>> start
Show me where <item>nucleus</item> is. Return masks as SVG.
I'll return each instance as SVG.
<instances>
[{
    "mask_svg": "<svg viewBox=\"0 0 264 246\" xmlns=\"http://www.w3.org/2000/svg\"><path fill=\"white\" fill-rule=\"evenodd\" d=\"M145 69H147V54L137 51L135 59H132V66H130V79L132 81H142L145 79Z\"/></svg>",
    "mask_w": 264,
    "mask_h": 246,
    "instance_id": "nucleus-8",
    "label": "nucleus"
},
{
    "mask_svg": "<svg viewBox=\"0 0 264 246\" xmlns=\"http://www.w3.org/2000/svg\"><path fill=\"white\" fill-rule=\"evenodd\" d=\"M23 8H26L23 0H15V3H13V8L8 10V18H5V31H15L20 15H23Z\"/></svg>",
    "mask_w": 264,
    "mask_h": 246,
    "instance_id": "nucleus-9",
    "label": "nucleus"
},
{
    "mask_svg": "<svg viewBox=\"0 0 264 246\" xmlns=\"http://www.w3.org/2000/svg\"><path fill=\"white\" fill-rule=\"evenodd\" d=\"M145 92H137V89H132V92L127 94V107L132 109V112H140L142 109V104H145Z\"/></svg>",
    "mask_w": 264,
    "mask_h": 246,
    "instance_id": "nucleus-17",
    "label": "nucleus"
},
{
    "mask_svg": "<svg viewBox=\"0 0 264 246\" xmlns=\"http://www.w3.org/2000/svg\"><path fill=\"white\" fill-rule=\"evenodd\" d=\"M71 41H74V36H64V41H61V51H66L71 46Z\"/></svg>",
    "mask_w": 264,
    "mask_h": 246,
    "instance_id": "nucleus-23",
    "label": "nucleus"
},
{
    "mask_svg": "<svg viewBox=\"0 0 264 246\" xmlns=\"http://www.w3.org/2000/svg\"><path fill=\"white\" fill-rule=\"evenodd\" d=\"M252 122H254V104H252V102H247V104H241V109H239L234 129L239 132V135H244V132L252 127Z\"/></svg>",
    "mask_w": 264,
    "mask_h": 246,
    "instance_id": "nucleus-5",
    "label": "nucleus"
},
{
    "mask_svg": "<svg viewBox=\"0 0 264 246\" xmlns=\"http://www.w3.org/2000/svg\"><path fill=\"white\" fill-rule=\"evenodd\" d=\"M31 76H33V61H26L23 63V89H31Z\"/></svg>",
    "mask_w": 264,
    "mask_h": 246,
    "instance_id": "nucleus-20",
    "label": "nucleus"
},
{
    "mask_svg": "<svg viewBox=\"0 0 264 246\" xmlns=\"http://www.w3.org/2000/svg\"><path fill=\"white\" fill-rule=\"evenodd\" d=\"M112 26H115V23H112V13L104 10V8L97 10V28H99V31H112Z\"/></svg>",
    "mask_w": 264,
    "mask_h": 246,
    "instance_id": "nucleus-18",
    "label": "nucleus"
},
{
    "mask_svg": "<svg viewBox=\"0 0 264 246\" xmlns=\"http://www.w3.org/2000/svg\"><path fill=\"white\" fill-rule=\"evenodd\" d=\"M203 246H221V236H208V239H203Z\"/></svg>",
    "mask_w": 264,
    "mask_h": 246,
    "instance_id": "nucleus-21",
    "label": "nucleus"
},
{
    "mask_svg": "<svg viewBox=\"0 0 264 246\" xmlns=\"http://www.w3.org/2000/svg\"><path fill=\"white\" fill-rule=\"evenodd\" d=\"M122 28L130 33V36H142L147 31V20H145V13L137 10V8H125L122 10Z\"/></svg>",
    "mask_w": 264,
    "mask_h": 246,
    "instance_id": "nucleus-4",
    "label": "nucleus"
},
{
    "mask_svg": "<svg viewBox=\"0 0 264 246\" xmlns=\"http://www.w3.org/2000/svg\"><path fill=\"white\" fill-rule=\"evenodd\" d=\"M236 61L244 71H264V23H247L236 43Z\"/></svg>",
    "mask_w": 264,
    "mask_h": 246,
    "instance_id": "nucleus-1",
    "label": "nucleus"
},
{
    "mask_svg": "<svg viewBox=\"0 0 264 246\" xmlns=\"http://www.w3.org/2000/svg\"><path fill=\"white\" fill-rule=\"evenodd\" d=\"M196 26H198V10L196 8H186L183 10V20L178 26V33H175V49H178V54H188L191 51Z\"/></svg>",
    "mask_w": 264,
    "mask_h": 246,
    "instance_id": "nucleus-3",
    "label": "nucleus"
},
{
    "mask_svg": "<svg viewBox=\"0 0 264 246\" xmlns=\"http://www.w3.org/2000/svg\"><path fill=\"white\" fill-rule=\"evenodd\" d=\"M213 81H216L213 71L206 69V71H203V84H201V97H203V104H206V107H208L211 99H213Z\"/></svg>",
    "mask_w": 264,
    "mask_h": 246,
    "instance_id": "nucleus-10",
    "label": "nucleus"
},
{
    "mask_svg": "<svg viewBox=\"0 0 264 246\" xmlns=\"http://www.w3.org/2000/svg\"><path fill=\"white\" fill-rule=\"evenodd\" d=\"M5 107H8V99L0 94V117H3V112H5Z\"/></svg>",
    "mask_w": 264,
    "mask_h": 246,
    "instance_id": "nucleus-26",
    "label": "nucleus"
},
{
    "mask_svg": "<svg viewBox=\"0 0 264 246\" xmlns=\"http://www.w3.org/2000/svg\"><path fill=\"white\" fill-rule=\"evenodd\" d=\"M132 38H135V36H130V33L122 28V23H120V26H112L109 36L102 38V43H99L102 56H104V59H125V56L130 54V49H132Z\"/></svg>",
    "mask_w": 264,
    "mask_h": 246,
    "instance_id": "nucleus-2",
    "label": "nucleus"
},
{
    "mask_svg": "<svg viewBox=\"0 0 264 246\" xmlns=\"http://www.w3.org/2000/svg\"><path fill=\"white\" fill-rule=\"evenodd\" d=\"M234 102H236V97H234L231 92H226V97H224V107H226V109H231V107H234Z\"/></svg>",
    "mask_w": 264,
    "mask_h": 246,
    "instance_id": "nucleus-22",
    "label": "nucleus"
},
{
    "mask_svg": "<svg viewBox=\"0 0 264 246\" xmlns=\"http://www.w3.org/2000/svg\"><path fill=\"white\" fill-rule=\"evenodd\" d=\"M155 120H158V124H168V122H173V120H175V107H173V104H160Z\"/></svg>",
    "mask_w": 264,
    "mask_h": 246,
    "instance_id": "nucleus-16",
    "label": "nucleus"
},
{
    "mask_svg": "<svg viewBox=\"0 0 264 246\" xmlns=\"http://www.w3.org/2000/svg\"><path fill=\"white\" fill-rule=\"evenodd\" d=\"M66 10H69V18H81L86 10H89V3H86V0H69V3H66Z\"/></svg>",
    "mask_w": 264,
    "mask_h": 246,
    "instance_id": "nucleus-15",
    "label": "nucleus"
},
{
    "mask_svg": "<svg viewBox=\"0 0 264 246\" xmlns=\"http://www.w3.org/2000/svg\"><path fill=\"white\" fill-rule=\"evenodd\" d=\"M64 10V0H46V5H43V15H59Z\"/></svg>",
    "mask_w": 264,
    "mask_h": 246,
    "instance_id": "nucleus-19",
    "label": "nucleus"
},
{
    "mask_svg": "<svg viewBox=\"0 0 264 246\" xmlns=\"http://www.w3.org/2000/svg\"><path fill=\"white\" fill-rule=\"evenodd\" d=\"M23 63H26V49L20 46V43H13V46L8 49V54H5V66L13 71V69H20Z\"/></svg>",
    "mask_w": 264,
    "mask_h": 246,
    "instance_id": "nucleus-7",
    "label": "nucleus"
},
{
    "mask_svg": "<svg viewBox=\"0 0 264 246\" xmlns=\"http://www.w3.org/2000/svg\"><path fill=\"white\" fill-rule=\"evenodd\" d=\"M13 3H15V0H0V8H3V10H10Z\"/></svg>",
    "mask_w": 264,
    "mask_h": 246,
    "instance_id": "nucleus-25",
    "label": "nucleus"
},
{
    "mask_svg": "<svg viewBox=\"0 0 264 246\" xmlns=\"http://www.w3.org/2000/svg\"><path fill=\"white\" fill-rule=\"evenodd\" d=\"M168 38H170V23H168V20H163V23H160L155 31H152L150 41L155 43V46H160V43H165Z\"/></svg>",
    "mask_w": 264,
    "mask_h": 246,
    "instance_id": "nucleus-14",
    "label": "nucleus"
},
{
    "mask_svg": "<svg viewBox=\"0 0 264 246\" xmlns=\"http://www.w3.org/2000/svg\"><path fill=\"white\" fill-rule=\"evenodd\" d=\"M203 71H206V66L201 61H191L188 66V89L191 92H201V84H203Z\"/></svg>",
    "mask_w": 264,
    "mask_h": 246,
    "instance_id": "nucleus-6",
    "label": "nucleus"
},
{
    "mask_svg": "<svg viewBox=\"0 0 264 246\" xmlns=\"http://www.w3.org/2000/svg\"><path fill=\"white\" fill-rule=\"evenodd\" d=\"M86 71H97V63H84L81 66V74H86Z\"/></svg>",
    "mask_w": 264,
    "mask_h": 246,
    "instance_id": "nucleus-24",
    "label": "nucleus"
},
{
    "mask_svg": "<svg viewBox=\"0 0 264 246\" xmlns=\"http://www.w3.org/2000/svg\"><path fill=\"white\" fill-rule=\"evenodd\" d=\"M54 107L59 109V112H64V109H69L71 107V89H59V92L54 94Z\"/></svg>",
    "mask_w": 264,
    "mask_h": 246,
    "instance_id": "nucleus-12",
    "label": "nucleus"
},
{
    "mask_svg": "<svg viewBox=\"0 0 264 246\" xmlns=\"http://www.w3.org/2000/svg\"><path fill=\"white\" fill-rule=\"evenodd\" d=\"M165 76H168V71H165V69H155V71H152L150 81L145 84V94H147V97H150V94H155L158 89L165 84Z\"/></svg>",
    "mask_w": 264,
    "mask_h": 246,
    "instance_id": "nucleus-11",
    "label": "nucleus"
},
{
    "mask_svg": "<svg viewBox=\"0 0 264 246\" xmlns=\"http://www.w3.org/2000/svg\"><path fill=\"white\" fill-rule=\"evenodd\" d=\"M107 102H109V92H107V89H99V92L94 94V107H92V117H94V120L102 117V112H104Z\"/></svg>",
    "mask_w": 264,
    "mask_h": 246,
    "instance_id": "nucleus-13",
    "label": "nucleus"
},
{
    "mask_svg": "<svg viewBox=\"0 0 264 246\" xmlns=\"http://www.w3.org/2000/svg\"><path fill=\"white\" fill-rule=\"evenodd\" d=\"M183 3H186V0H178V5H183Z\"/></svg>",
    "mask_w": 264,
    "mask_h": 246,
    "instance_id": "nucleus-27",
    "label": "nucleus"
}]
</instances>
>> end
SHORT TASK → Can you reproduce the listing above word for word, from its first line down to the line containing "92H137V89H132V92L127 94V107L132 109V112H140L142", with both end lines included?

RESULT BELOW →
Show me where <item>nucleus</item> is. Return masks as SVG.
I'll return each instance as SVG.
<instances>
[{
    "mask_svg": "<svg viewBox=\"0 0 264 246\" xmlns=\"http://www.w3.org/2000/svg\"><path fill=\"white\" fill-rule=\"evenodd\" d=\"M145 69H147V54L137 51L135 59H132V66H130V79L132 81H142L145 79Z\"/></svg>",
    "mask_w": 264,
    "mask_h": 246,
    "instance_id": "nucleus-8",
    "label": "nucleus"
},
{
    "mask_svg": "<svg viewBox=\"0 0 264 246\" xmlns=\"http://www.w3.org/2000/svg\"><path fill=\"white\" fill-rule=\"evenodd\" d=\"M23 8H26L23 0H15V3H13V8L8 10V18H5V31H15L20 15H23Z\"/></svg>",
    "mask_w": 264,
    "mask_h": 246,
    "instance_id": "nucleus-9",
    "label": "nucleus"
},
{
    "mask_svg": "<svg viewBox=\"0 0 264 246\" xmlns=\"http://www.w3.org/2000/svg\"><path fill=\"white\" fill-rule=\"evenodd\" d=\"M145 92H137V89H132V92L127 94V107L132 109V112H140L142 109V104H145Z\"/></svg>",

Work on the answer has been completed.